まだほとんど減っていない瑞希のカレーから次第に湯気が消えていく。そのカレーに目線を向けたまま、瑞希は話を続けた。
「二人目は北山優子ちゃんです。結婚している友人なんですが、数年前優子ちゃんは、身体の病気で子供を作ることが出来ないことを私に話してくれました」
「なるほど。俺が言っていた通りの奴がいた訳だ。最後は?」
一瞬だけ、僕の方へ瑞希は顔を向けた。すぐに背けたのに、その今にも泣き出しそうな悲しい表情は、僕の心を騒めかした。
「三人目は西田梨菜さん。雛の親友でよく遊びに来ていた西田梨花ちゃんのお母さんです」
えっ? 瑞希は今、何て言った? 梨菜さん?
「梨菜さんが三人目? 瑞希それ本気で言ってんのかよ」
手から落ちたスプーンがタイルに当たって甲高い音を立てる。が、そんなことは一切気に留めず、瑞希は真剣な顔で僕を見ていた。
名前を聞いて声を荒らげた時、また喧嘩になるかもと思った。でも、瑞希の本気の顔つきにたくさんの想いを感じたから、何も言わず……何も言えずに床に落ちたスプーンを拾った。

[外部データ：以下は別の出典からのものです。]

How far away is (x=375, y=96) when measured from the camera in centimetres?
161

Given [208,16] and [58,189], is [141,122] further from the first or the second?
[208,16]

「実は梨菜さんは、かっちゃんのことを妬んでいたんです。梨菜さんの夫の功次さんが、同期のかっちゃんより少し立場が下だから。それでかっちゃんへの嫌がらせのために雛を……ということも」
口を閉じた瑞希の泣きそうな顔を見て脱力して、掬ったカレーを今度は皿の上に落とした。
確かに梨菜さんは酒に酔うとよく「私の夫の方がすごいのに」と愚痴を零していた。
そんな……まさか……。
分からなくなっていく頭の中で、それでも梨菜さんじゃありませんようにと、強く願った。
瑞希の話が終わると三人は無言になってしまった。部屋には、銀のスプーンが皿に当たって鳴る嫌な音だけが、時々響いていた。